President Obama has announced the first of three manufacturing institutes designed to bring education and the manufacturing sector together through government funding and organization. North Carolina State University’s Centennial Campus in Raleigh will be the headquarters of the Next Generation Power Electronics Manufacturing Innovation Institute and also will host at least some of the institute’s shared research and development facilities and testing equipment, not to mention programs designed for education and workforce development. It will be supported by $70 million over five years from the U.S. Department of Energy (DOE), along with a matching $70 million non-federal cost-share from the business and university members of the institute.
The institute is a consortium of businesses and universities focused on enabling energy-efficient, high-power electronic chips and devices. The emphasis is to make wide bandgap (WBG) semiconductor technologies as affordable as their silicon-based rivals.
While this first institute is funded primarily through DOE (http://energy.gov/articles/factsheet-next-generation-power-electronics-manufacturing-innovation-institute), the remaining two institutes, scheduled to be announced in the very near future, will be funded by the Defense Department, Commerce Department, NASA, and the National Science Foundation. One will be focused on digital manufacturing and design innovation, while the other will deal with lightweight and modern metals manufacturing. In all the federal government is committed to around $200 million for funding these institutes, which will act as regional hubs to bring together R&D efforts as part of a “teaching factory” for students and workers to design and test new processes and products.
The first institute includes many of the top WBG semiconductor manufacturers, materials providers, and users.

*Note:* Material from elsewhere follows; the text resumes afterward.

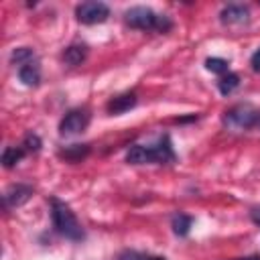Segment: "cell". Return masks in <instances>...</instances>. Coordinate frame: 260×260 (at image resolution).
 I'll use <instances>...</instances> for the list:
<instances>
[{"label":"cell","instance_id":"cell-3","mask_svg":"<svg viewBox=\"0 0 260 260\" xmlns=\"http://www.w3.org/2000/svg\"><path fill=\"white\" fill-rule=\"evenodd\" d=\"M124 20L128 26L144 30V32H169L173 28V20L167 14H158L148 6H132L124 12Z\"/></svg>","mask_w":260,"mask_h":260},{"label":"cell","instance_id":"cell-12","mask_svg":"<svg viewBox=\"0 0 260 260\" xmlns=\"http://www.w3.org/2000/svg\"><path fill=\"white\" fill-rule=\"evenodd\" d=\"M89 154V144H69L59 150V156L65 158L67 162H79Z\"/></svg>","mask_w":260,"mask_h":260},{"label":"cell","instance_id":"cell-14","mask_svg":"<svg viewBox=\"0 0 260 260\" xmlns=\"http://www.w3.org/2000/svg\"><path fill=\"white\" fill-rule=\"evenodd\" d=\"M238 85H240V77H238V73H232V71L223 73V75L217 79V89H219V93H223V95H230Z\"/></svg>","mask_w":260,"mask_h":260},{"label":"cell","instance_id":"cell-20","mask_svg":"<svg viewBox=\"0 0 260 260\" xmlns=\"http://www.w3.org/2000/svg\"><path fill=\"white\" fill-rule=\"evenodd\" d=\"M250 65H252L254 71H260V49L250 57Z\"/></svg>","mask_w":260,"mask_h":260},{"label":"cell","instance_id":"cell-22","mask_svg":"<svg viewBox=\"0 0 260 260\" xmlns=\"http://www.w3.org/2000/svg\"><path fill=\"white\" fill-rule=\"evenodd\" d=\"M238 260H260V256H248V258H238Z\"/></svg>","mask_w":260,"mask_h":260},{"label":"cell","instance_id":"cell-15","mask_svg":"<svg viewBox=\"0 0 260 260\" xmlns=\"http://www.w3.org/2000/svg\"><path fill=\"white\" fill-rule=\"evenodd\" d=\"M191 225H193V217L187 215V213H177V215L173 217V232H175L177 236H181V238H185V236L189 234Z\"/></svg>","mask_w":260,"mask_h":260},{"label":"cell","instance_id":"cell-17","mask_svg":"<svg viewBox=\"0 0 260 260\" xmlns=\"http://www.w3.org/2000/svg\"><path fill=\"white\" fill-rule=\"evenodd\" d=\"M205 67H207L211 73H219V75H223V73L230 71V69H228V61L221 59V57H209V59L205 61Z\"/></svg>","mask_w":260,"mask_h":260},{"label":"cell","instance_id":"cell-19","mask_svg":"<svg viewBox=\"0 0 260 260\" xmlns=\"http://www.w3.org/2000/svg\"><path fill=\"white\" fill-rule=\"evenodd\" d=\"M118 260H165L160 256H150V254H142V252H134V250H128V252H122Z\"/></svg>","mask_w":260,"mask_h":260},{"label":"cell","instance_id":"cell-1","mask_svg":"<svg viewBox=\"0 0 260 260\" xmlns=\"http://www.w3.org/2000/svg\"><path fill=\"white\" fill-rule=\"evenodd\" d=\"M126 160L130 165H167L175 160V150L169 134H162L154 144H134L126 152Z\"/></svg>","mask_w":260,"mask_h":260},{"label":"cell","instance_id":"cell-16","mask_svg":"<svg viewBox=\"0 0 260 260\" xmlns=\"http://www.w3.org/2000/svg\"><path fill=\"white\" fill-rule=\"evenodd\" d=\"M32 59H37V55H35V51L28 49V47L14 49L12 55H10V63H12V65H18V67L24 65V63H28V61H32Z\"/></svg>","mask_w":260,"mask_h":260},{"label":"cell","instance_id":"cell-21","mask_svg":"<svg viewBox=\"0 0 260 260\" xmlns=\"http://www.w3.org/2000/svg\"><path fill=\"white\" fill-rule=\"evenodd\" d=\"M250 217H252V221L256 225H260V207H252L250 209Z\"/></svg>","mask_w":260,"mask_h":260},{"label":"cell","instance_id":"cell-8","mask_svg":"<svg viewBox=\"0 0 260 260\" xmlns=\"http://www.w3.org/2000/svg\"><path fill=\"white\" fill-rule=\"evenodd\" d=\"M219 20L223 24H246L250 20V10L244 4H228L221 8Z\"/></svg>","mask_w":260,"mask_h":260},{"label":"cell","instance_id":"cell-5","mask_svg":"<svg viewBox=\"0 0 260 260\" xmlns=\"http://www.w3.org/2000/svg\"><path fill=\"white\" fill-rule=\"evenodd\" d=\"M89 120H91V114L85 110V108H75V110H69L63 120L59 122V132L63 136H75V134H81L87 126H89Z\"/></svg>","mask_w":260,"mask_h":260},{"label":"cell","instance_id":"cell-9","mask_svg":"<svg viewBox=\"0 0 260 260\" xmlns=\"http://www.w3.org/2000/svg\"><path fill=\"white\" fill-rule=\"evenodd\" d=\"M136 102H138V98H136V93H134V91L118 93V95H114V98L108 102L106 110H108L112 116H118V114H124V112L132 110V108L136 106Z\"/></svg>","mask_w":260,"mask_h":260},{"label":"cell","instance_id":"cell-6","mask_svg":"<svg viewBox=\"0 0 260 260\" xmlns=\"http://www.w3.org/2000/svg\"><path fill=\"white\" fill-rule=\"evenodd\" d=\"M75 16L81 24H100L110 16V6L104 2H81L75 8Z\"/></svg>","mask_w":260,"mask_h":260},{"label":"cell","instance_id":"cell-4","mask_svg":"<svg viewBox=\"0 0 260 260\" xmlns=\"http://www.w3.org/2000/svg\"><path fill=\"white\" fill-rule=\"evenodd\" d=\"M223 126L230 132L260 130V110L250 104H238L223 114Z\"/></svg>","mask_w":260,"mask_h":260},{"label":"cell","instance_id":"cell-13","mask_svg":"<svg viewBox=\"0 0 260 260\" xmlns=\"http://www.w3.org/2000/svg\"><path fill=\"white\" fill-rule=\"evenodd\" d=\"M24 154H26V150L22 146H6L4 152H2V165L6 169H12L22 160Z\"/></svg>","mask_w":260,"mask_h":260},{"label":"cell","instance_id":"cell-2","mask_svg":"<svg viewBox=\"0 0 260 260\" xmlns=\"http://www.w3.org/2000/svg\"><path fill=\"white\" fill-rule=\"evenodd\" d=\"M51 219H53V228L59 236H63L71 242H81L85 238L83 225L79 223V219L75 217L71 207L57 197H51Z\"/></svg>","mask_w":260,"mask_h":260},{"label":"cell","instance_id":"cell-11","mask_svg":"<svg viewBox=\"0 0 260 260\" xmlns=\"http://www.w3.org/2000/svg\"><path fill=\"white\" fill-rule=\"evenodd\" d=\"M85 59H87V47H85V45L73 43V45H69V47L63 51V61H65L67 65H71V67L81 65Z\"/></svg>","mask_w":260,"mask_h":260},{"label":"cell","instance_id":"cell-18","mask_svg":"<svg viewBox=\"0 0 260 260\" xmlns=\"http://www.w3.org/2000/svg\"><path fill=\"white\" fill-rule=\"evenodd\" d=\"M22 148H24L26 152H39V150H41V138H39L37 134L28 132V134L24 136V140H22Z\"/></svg>","mask_w":260,"mask_h":260},{"label":"cell","instance_id":"cell-7","mask_svg":"<svg viewBox=\"0 0 260 260\" xmlns=\"http://www.w3.org/2000/svg\"><path fill=\"white\" fill-rule=\"evenodd\" d=\"M32 187L30 185H22V183H16V185H10L6 189V193L2 195L4 199V207L6 209H14V207H20L22 203H26L32 195Z\"/></svg>","mask_w":260,"mask_h":260},{"label":"cell","instance_id":"cell-10","mask_svg":"<svg viewBox=\"0 0 260 260\" xmlns=\"http://www.w3.org/2000/svg\"><path fill=\"white\" fill-rule=\"evenodd\" d=\"M18 77L24 85L28 87H37L41 83V67H39V59H32L24 65L18 67Z\"/></svg>","mask_w":260,"mask_h":260}]
</instances>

Obama’s long-term vision is for 45 of these manufacturing innovation institutes, but the first step is always the hardest.
While silicon semiconductors changed the faces of computing, communications, and energy, they’ve approached their limitations in certain applications, making the way for WBG semiconductors to create power for everything from vehicles to VSD motors and to do it better.
In addition to being smaller, faster, and less expensive, WBG semiconductors have higher temperature tolerances and can operate at higher voltages and frequencies. The consortium led by NCSU includes 18 companies, including ABB, APEI, Avogy, Cree, Delphi, Delta Products, DfR Solutions, Gridbridge, Hesse Mechatronics, II-VI, IQE, John Deere, Monolith Semiconductor, RF Micro Devices, Toshiba International, Transphorm, USCi, and Vacon. Besides NCSU, the six additional universities and labs that are part of the institute include Arizona State University, Florida State University, University of California at Santa Barbara, Virginia Polytechnic Institute, National Renewable Energy Laboratory, and U.S. Naval Research Laboratory.